Below is an in-depth breakdown of Metica's data platform architecture, their evolutionary journey using Apache Hudi, practical performance optimizations, and lessons learned along the way.

About Metica

Metica is a VC-backed B2B SaaS company (Play Ventures, Firstminute Capital) focused on personalizing every gaming experience. The team uses machine learning to deliver tailored offers, intelligent bundles, and contextual optimization, working together as an integrated suite that helps game developers and studios personalize for individual players — lifting player lifetime value, and with it, revenue.

Why a Lakehouse, and Why Hudi?

This was Metica's first lakehouse. Before it, the team worked primarily with plain Parquet and hand-built many of the features Hudi provides out of the box. When they designed a real data platform, they set four requirements:

  • Open source and community-backed: Not a clever one-off project, but a format with an active community behind it.
  • Scales with uneven data growth: As a startup, clients of wildly different sizes arrive on unpredictable timelines.

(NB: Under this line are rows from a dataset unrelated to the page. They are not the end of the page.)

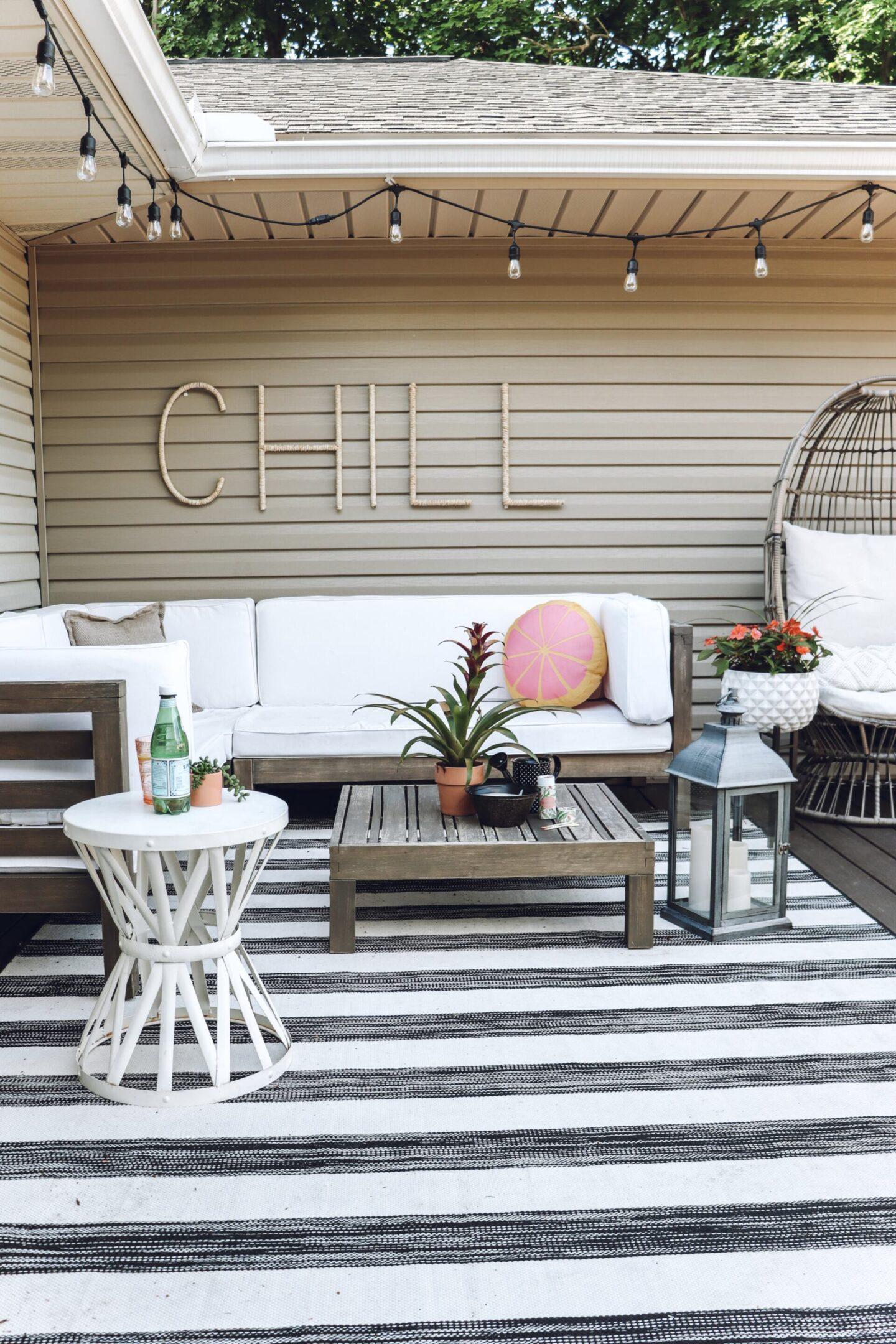 Deck decor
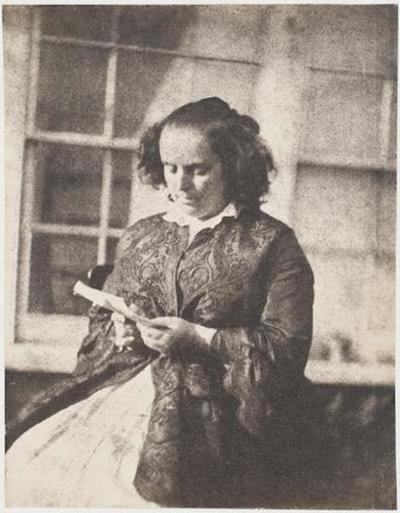 tirage photographique ; Madame Victor Hugo lisant, devant la serre de Marine Terrace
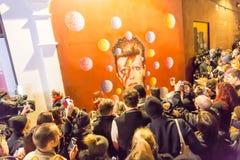 LONDON UK - JANUARI 11TH 2016: Fans som ger sin hyllning till David Bowie efter hans död Arkivfoto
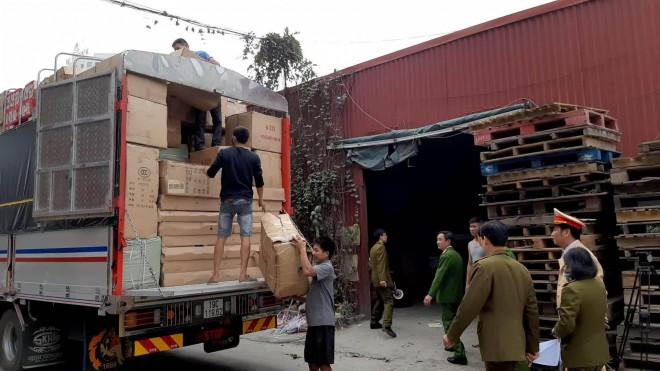 Xử lý nghiêm gần 100 ô tô tải hàng lậu không người đến nhận - 1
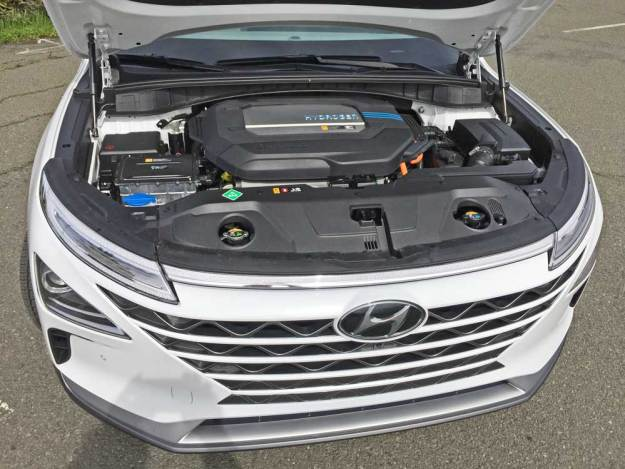 Hyundai-NEXO-FCEV-Eng
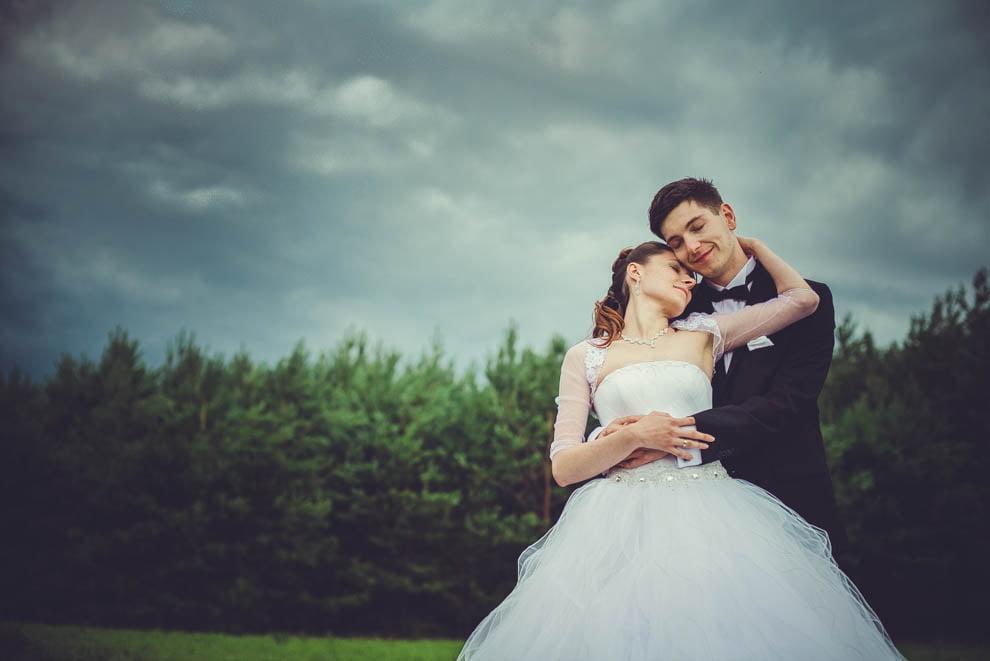 sesja slubna w lesie 32 - Sesja ślubna na łonie natury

The platform had to stay stable whether the next customer was small or enormous.
  • Supports different query engines: Avoiding multiple copies of data was a hard requirement; they wanted a query engine that reads directly on top of the underlying lakehouse data.
  • Low Maintenance: Offers easier maintenance across both the platform and the data format.

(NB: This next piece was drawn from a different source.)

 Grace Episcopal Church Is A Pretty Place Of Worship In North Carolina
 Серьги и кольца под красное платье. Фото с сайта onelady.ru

Apache Hudi was selected not just as a table format, but as a robust data platform that offered built-in table services, administrative tools like the Hudi CLI, and seamless ingestion utilities.

The Architecture: AWS + Apache Hudi

Metica implements a classic Medallion (Bronze/Silver/Gold) architecture entirely hosted on AWS. It decouples storage, compute, and cataloging to let each layer scale independently.

Metica Medallion Architecture

Metica's medallion architecture on AWS. Kinesis to raw JSON, Spark on EMR to Parquet, Apache Hudi for curated Gold tables, cataloged in Glue and served via CelerData.

  • Ingestion & Bronze Layer: Real-time event streams are gathered via Amazon Kinesis and journaled directly into Amazon S3 as raw JSON objects.
  • Processing (Silver): Spark and Spark Streaming on Amazon EMR apply minimal cleaning and transformation, writing transformed events to S3 as Parquet.
  • Curated Layer (Gold): Data products and aggregates are written as Apache Hudi tables. This is where mutability, indexing, and table services earn their keep.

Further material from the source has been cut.